Soleno Therapeutics has announced that the U.S. Food and Drug Administration (FDA) has accepted for filing its New Drug Application (NDA) for DCCR (diazoxide choline) extended-release tablets for the treatment of Prader-Willi syndrome (PWS) in patients four years and older who experience hyperphagia. The FDA granted Priority Review for the NDA, setting a Prescription Drug User Fee Act (PDUFA) target action date of December 27, 2024. The FDA also plans to hold an advisory committee meeting to discuss the application.
Clinical Significance
Priority review is reserved for drugs that, if approved, would significantly improve the safety or effectiveness of the treatment, prevention, or diagnosis of a serious condition. Anish Bhatnagar, M.D., CEO of Soleno, stated that the FDA's acceptance of the NDA and the priority review designation reaffirm the view that PWS is a serious condition.

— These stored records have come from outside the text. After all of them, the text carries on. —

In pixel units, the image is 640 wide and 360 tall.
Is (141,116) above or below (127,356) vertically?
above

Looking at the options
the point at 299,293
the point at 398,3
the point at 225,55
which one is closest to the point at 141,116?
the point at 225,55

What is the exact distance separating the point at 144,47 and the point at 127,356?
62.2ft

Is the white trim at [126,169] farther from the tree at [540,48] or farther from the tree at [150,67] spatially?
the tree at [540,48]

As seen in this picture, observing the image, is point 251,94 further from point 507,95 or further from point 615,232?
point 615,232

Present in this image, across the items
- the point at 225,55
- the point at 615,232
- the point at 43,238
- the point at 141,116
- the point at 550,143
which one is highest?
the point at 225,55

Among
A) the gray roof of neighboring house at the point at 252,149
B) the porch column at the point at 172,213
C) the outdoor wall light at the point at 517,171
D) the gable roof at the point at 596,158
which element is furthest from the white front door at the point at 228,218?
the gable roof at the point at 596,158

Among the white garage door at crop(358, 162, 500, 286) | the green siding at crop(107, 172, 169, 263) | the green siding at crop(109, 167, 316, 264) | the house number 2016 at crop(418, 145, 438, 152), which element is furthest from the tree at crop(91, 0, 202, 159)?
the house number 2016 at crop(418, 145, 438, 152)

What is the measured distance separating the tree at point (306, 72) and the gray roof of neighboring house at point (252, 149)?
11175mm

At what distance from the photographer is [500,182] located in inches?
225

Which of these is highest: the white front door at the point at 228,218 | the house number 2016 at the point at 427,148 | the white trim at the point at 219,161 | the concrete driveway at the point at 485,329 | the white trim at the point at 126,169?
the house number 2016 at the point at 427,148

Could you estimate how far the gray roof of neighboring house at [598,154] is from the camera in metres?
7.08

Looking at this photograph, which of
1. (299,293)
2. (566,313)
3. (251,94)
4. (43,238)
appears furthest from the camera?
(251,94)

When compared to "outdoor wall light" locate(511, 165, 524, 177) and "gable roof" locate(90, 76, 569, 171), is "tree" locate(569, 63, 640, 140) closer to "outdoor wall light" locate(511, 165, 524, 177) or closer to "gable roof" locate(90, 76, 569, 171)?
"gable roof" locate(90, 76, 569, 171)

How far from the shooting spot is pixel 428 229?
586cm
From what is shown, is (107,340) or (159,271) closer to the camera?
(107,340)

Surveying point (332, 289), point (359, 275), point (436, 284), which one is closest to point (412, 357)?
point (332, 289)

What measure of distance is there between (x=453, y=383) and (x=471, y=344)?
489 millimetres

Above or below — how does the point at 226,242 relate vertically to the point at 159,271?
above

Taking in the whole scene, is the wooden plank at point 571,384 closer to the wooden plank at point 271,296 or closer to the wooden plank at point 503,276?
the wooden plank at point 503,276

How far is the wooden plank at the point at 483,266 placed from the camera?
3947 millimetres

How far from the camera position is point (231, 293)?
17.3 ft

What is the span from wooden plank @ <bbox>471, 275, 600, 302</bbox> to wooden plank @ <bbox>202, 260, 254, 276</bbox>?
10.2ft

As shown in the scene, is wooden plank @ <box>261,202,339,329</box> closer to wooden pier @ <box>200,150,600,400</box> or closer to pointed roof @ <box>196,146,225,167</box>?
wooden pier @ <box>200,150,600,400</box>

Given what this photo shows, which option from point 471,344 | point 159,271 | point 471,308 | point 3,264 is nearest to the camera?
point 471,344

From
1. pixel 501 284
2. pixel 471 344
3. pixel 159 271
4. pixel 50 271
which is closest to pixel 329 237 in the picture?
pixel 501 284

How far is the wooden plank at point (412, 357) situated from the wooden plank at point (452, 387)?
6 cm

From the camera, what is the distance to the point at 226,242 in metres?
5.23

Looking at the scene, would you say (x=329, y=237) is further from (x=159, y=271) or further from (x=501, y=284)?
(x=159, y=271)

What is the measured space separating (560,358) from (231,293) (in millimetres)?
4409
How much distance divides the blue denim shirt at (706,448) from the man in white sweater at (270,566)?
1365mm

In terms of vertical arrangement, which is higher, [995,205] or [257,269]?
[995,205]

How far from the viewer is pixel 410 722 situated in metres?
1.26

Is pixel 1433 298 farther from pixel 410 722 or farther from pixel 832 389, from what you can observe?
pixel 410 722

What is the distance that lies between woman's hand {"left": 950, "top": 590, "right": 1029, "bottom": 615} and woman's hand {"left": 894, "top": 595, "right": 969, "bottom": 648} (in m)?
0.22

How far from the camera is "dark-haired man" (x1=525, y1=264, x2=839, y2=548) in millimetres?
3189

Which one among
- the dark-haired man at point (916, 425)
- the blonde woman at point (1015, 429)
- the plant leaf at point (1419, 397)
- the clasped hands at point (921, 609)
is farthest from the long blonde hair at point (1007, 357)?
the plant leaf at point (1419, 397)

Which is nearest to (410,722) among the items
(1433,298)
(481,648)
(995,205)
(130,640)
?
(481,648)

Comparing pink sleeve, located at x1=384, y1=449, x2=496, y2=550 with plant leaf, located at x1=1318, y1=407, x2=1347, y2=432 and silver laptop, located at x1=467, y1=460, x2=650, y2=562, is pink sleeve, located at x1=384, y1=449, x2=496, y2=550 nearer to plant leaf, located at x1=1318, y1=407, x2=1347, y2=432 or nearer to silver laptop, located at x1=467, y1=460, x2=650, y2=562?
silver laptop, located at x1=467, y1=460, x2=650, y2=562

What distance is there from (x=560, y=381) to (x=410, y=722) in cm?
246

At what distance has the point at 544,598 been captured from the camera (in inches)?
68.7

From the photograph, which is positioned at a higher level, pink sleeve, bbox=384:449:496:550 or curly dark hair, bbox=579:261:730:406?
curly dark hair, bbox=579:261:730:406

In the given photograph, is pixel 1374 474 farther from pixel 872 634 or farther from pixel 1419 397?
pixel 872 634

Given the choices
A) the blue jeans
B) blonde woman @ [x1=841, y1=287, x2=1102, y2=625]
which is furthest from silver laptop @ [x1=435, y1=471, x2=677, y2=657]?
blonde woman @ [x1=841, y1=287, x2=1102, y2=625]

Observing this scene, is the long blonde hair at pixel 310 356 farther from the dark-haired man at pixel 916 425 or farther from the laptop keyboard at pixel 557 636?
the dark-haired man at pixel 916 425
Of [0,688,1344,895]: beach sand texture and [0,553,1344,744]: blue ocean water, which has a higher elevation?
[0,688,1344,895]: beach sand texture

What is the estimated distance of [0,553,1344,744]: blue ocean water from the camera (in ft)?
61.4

Prader-Willi Syndrome and Hyperphagia
Prader-Willi Syndrome is a rare genetic disorder affecting an estimated 1 in 15,000 live births. A hallmark symptom is hyperphagia, characterized by a persistent, intense hunger, preoccupation with food, and an extreme drive to seek and consume food. This can severely diminish the quality of life for individuals with PWS and their families. Additional characteristics include behavioral problems, cognitive disabilities, low muscle tone, short stature, excess body fat, developmental delays, and incomplete sexual development. Hyperphagia can lead to significant mortality and comorbidities such as diabetes, obesity, and cardiovascular disease. According to a global survey by the Foundation for Prader-Willi Research, 96.5% of caregivers rated hyperphagia as the most important symptom to be relieved by a new medicine.
DCCR: Mechanism of Action and Clinical Development
DCCR (diazoxide choline) is a novel, proprietary extended-release formulation administered once daily. Diazoxide choline acts on ATP-sensitive potassium (KATP) channels, keeping them open in nerve cells responsible for producing appetite-driving molecules, which has been shown to reduce appetite in animal models of PWS. In the pancreas, DCCR suppresses insulin release, maintaining higher blood glucose levels, which increases the feeling of fullness and reduces fat buildup. The extended-release formulation ensures steady blood levels with a once-daily dose.
DCCR has received Breakthrough and Fast Track Designations in the U.S., as well as Orphan Drug Designation for PWS in the U.S. and E.U.
The Phase 3 DESTINY PWS clinical trial (NCT03440814) enrolled 127 PWS patients aged four and older. While the study did not meet its primary endpoint of reducing hyperphagia compared to placebo, Soleno has stated that the COVID-19 pandemic may have influenced the results. A subsequent open-label extension study (NCT03714373) showed that one year of DCCR treatment led to less hyperphagia and fewer behavioral challenges. Data from a withdrawal period in the extension study, where patients switched to placebo, further supported the NDA, with those patients experiencing worsening hyperphagia and weight gain.
Looking Ahead
With the FDA's priority review and planned advisory committee meeting, Soleno Therapeutics is working towards potential approval of DCCR. If approved, DCCR could become the first therapy to treat the hyperphagia and related metabolic and behavioral aspects of Prader-Willi Syndrome, addressing a significant unmet medical need.